Dissociative Disorders Notes

Hypnosis and Dissociation

  • Hypnosis is mentioned in introduction. Alex Tsander, a 21st-century hypnotist, is referenced.

Dissociative Disorders

  • Overview of dissociative disorders based on DSM-5.
  • Characterized by a disturbance causing significant distress or functional impairment.
  • Not better explained by other medical or mental disorders.

Types of Dissociative Disorders:

  • Depersonalisation/Derealisation Disorder
  • Dissociative Amnesia (may include dissociative fugue)
  • Dissociative Identity Disorder

Depersonalisation Disorder

  • Persistent feeling of detachment from oneself.

Derealisation Disorder

  • Experiencing surroundings as unreal.

Dissociative Amnesia

  • Loss of memory for significant personal information.
  • May involve a fugue state: travel away from home or work with inability to recall the past.

Dissociative Identity Disorder (DID)

  • Presence of two or more distinct identities or personality states that recurrently take control of behavior.
  • Individuals also experience:
    • Other dissociative phenomena
    • Posttraumatic stress symptoms
    • Auditory hallucinations
  • Popular culture references DID, but it's sometimes overused.

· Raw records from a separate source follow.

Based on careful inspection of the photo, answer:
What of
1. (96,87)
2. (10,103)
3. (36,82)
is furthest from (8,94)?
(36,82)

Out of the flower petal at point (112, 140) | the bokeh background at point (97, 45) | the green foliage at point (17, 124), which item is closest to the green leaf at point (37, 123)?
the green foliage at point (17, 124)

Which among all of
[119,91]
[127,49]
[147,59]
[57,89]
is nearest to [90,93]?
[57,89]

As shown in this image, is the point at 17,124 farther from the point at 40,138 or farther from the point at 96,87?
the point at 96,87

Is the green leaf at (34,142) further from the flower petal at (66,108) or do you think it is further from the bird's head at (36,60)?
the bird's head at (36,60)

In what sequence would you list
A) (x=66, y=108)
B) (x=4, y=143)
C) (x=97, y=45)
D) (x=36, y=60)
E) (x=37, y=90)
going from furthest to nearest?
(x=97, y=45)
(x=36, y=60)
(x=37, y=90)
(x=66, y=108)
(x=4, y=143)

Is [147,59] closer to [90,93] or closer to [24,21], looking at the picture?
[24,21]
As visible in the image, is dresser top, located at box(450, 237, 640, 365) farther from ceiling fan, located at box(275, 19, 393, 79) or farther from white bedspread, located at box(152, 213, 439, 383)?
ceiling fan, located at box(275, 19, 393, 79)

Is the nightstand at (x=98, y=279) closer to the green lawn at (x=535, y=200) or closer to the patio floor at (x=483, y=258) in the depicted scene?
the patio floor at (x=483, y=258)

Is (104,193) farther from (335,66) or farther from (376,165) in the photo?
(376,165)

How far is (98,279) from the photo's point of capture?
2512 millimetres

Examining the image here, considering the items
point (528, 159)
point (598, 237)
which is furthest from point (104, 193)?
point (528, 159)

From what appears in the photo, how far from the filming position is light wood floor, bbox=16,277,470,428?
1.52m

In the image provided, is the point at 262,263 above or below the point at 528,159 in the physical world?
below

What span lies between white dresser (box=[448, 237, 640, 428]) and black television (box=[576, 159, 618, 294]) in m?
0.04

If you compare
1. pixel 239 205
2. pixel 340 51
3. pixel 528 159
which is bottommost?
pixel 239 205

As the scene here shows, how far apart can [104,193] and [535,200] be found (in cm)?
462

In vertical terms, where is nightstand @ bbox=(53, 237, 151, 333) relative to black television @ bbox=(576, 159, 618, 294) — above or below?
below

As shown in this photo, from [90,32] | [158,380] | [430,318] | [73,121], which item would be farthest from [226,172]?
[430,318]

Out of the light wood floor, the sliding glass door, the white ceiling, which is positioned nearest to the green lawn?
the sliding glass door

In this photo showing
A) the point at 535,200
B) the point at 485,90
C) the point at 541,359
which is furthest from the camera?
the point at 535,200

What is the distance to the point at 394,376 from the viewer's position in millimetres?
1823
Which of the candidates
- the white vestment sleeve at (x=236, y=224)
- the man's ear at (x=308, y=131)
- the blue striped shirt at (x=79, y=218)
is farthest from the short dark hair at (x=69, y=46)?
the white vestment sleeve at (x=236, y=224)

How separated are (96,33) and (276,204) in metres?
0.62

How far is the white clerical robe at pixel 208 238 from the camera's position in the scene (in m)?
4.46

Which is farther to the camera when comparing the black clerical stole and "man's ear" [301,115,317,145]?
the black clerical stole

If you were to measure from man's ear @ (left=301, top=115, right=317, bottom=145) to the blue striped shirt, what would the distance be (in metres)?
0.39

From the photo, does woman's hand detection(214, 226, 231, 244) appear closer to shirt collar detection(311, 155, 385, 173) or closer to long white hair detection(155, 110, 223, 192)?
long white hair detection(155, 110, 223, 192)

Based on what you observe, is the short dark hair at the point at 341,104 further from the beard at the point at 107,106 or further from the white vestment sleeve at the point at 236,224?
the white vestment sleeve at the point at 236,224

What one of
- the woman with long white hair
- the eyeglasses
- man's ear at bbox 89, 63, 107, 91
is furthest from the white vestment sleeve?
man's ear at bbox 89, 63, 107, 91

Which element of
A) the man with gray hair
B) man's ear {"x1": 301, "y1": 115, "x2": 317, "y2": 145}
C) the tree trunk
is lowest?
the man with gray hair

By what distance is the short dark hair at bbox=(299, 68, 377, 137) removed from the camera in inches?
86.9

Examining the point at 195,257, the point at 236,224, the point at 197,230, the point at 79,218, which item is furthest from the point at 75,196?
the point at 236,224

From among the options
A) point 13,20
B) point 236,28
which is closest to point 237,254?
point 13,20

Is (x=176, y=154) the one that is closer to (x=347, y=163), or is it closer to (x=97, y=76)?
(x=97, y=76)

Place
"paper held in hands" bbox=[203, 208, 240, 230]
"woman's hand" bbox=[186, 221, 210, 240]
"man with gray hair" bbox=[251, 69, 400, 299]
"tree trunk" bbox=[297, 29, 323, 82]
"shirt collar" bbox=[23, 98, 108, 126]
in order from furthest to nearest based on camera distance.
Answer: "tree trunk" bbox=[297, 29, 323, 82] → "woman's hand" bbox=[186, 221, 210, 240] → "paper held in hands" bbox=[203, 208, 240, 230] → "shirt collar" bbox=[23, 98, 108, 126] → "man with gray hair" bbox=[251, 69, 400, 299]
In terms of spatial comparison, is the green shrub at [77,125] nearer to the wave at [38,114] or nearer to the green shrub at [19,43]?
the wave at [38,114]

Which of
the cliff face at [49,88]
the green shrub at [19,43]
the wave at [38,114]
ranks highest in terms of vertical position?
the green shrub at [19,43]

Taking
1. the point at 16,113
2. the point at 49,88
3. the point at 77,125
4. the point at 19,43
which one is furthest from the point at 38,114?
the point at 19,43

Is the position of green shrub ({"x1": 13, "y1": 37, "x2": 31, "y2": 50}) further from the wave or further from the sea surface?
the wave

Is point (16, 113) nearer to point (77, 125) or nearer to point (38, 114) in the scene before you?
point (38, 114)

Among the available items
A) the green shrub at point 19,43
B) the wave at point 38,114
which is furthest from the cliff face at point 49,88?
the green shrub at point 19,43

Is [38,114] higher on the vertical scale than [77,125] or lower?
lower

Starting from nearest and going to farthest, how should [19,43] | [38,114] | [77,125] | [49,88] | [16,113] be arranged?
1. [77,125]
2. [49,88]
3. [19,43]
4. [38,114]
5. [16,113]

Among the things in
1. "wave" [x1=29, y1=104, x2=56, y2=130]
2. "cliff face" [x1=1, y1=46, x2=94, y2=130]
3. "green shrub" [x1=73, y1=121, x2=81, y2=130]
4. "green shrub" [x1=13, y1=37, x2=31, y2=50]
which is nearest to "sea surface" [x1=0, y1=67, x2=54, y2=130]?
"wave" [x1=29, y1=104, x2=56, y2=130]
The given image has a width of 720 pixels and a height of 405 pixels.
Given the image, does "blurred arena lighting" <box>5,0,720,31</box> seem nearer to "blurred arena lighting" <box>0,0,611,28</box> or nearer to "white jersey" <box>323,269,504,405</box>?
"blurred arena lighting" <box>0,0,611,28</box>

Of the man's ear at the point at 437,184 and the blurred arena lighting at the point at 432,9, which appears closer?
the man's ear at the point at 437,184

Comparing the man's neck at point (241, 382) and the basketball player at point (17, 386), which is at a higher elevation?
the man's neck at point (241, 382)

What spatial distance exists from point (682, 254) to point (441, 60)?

Iatrogenesis of Dissociative Identity Disorder

  • Iatrogenesis: Creation of an illness through medical intervention.
  • DID is suggested by some to be an iatrogenic illness.
  • Influenced by:
    • Therapist expectancies
    • Patient/client expectancies
    • Suggestibility of patient/clients

Aetiology of Dissociative Disorders

  • Most dissociative disorders are believed to be stress/trauma-related.
  • Depersonalisation/derealisation disorder:
    • Associated with childhood abuse.
    • Common precipitants: extreme stress, depression, anxiety, and substance abuse.
  • Dissociative Amnesia:
    • Biological explanations: effects of stress on brain systems.
    • Psychological explanations: motivations for forgetting.

Treatment of Dissociative Disorders

  • Depersonalisation/derealisation disorder:
    • Partial support for medication and cognitive behavior therapy.
  • Dissociative Amnesia:
    • Most cases spontaneously remit.
  • Dissociative Identity Disorder:
    • Support for teaching coping skills.
    • Exposure-based techniques.
    • Integrating different identities.